Gokul Blog — A conversation on VoIP, IMS, Cisco and Just about Anything

Deeper analysis of VoIP

Irony : India fights China using the Chinese Model

Posted by tggokul on August 13, 2007

Rumours have been flying around on this for sometime now but has just been made official. DoT ( The Department of Telecom) is planning to setup a Testing and Certification wing which will monitor security compliances to which all telecom operators in India have to comply by. The first rollout of these compliances will be setup as early as early 2009. Whether you are a private or a public operator you would need to pass these security tests to operate in India. This recommendation closely resembles the Chinese model where operators/equipment vendors have to adhere to strict norms. China’s Information Technology Certification Centre enforces these norms.
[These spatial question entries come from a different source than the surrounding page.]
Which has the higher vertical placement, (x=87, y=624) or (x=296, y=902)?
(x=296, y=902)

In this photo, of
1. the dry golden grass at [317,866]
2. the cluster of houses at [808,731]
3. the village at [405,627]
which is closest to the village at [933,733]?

The government can say this is to prevent “all” hardware/network vendors from accessing their systems through back door channels. But the bottom-line is, it is to prevent the Chinese vendors from doing this. They are not concerned about Alcatels or Cisco’s of the world. They are more worried about the Huaweis of the world which has the Chinese government’s backing. China, a rising power, has a lot of countries nervous  ( including India) and they believe China might use the back-door channels to cripple Communications in case of conflict. The release says

DoT is concerned about the advent of ‘new names’ in the equipment vendor space which are of ‘suspect origin’, but extremely competitive in cost with regard to Telecom tenders.

This is specifically targetted at Huawei. What Huawei typically does is, off loads the network/communication gears to the Telecom provider for literally no cost and has an agreement that the Telecom provider can pay in say 10/20 years. This obviously has caught the attention of the Indian government and the security compliance is just a beginning. I foresee more stringent laws coming.

The compliance would include removing any inbuilt remote diagnostic facility in the equipment. This would be a major blow for Product companies that are planning to build NOCs ( Network Operating Centres) to monitor their products across locations. This  would increase the cost of support, since resources have to be ‘on-site’ throughout.

These extra tests and support would mean more money spent and it remains to be seen who is going to take the brunt. It is very unlikely that the equipment vendors are going to take the hit, and I say this because the equipments are already given to these Telecom vendors at throw away prices. I know of a case where one major networking giant had to give an eighty percent discount on its products to convince one major Telecom provider in India to buy it. So they will not bear the brunt. And we know the Telcos never take the hit ( Is it just me, or are they turning to be the next-gen Oil Companies?). So it might be the end consumer who might be forced to shell out more.

It needs to be seen how badly the consumer will be hit. On the brighter side though, if you are in the Telecom testing space, this is bonanza time 🙂 Interesting times ahead!!!